» INSTRUCTIONS FOR THE TASK: Starting at the line containing "Is wooden post" and ending at the end of the records, rewrite those lines with "dirt ground" swapped for "bare soil" and everything else left unchanged.

» AVAILABLE RECORDS:
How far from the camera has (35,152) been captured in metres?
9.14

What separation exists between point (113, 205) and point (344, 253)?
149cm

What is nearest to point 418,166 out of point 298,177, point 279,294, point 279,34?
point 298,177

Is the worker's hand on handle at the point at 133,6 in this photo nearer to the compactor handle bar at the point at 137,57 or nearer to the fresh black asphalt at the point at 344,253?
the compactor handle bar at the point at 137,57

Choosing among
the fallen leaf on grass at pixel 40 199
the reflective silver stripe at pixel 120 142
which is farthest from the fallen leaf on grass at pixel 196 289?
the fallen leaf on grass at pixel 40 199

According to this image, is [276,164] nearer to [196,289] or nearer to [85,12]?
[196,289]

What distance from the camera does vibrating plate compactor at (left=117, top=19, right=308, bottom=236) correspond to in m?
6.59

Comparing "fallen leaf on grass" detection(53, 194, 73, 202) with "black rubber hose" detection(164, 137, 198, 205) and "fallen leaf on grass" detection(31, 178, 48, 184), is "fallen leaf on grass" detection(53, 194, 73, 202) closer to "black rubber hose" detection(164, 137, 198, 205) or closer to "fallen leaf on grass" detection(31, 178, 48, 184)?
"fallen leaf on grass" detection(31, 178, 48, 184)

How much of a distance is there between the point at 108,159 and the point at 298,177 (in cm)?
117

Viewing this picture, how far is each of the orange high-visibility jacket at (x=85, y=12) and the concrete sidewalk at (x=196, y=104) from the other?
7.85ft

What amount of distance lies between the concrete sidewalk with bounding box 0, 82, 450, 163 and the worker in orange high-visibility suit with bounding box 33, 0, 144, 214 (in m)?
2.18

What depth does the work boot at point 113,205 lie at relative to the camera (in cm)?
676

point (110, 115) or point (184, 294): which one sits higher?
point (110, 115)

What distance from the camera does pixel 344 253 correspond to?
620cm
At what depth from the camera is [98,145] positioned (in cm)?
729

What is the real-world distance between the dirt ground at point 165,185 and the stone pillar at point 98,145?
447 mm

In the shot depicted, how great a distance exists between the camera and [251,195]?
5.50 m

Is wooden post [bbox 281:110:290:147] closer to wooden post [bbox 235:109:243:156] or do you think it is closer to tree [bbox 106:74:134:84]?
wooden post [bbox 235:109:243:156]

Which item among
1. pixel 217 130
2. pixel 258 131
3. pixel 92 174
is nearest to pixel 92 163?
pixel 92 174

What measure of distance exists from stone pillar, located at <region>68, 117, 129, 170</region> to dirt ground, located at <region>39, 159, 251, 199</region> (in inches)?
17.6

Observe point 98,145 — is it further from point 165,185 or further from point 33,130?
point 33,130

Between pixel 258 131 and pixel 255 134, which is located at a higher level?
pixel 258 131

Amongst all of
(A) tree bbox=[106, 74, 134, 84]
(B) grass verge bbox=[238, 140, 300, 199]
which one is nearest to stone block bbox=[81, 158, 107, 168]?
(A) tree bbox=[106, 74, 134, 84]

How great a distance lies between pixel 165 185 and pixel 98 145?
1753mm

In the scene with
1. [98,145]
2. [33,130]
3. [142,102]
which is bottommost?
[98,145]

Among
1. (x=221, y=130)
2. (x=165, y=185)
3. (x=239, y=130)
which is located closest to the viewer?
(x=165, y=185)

» TASK RESULT:
Is wooden post [bbox 281:110:290:147] closer to wooden post [bbox 235:109:243:156] or do you think it is closer to tree [bbox 106:74:134:84]?
wooden post [bbox 235:109:243:156]

Which item among
1. pixel 217 130
2. pixel 258 131
3. pixel 92 174
is nearest to pixel 92 163?
pixel 92 174

What measure of distance exists from stone pillar, located at <region>68, 117, 129, 170</region> to bare soil, located at <region>39, 159, 251, 199</region> (in inches)?
17.6

Observe point 98,145 — is it further from point 165,185 or further from point 33,130?
point 33,130

Between pixel 258 131 and pixel 255 134, which is located at a higher level?
pixel 258 131

Amongst all of
(A) tree bbox=[106, 74, 134, 84]
(B) grass verge bbox=[238, 140, 300, 199]
which one is nearest to stone block bbox=[81, 158, 107, 168]?
(A) tree bbox=[106, 74, 134, 84]

How great a distance lies between pixel 165 185 and pixel 98 145?
1753mm

In the scene with
1. [98,145]
2. [33,130]
3. [142,102]
which is bottommost?
[98,145]

Among
1. (x=221, y=130)
2. (x=165, y=185)
3. (x=239, y=130)
which is located closest to the viewer?
(x=165, y=185)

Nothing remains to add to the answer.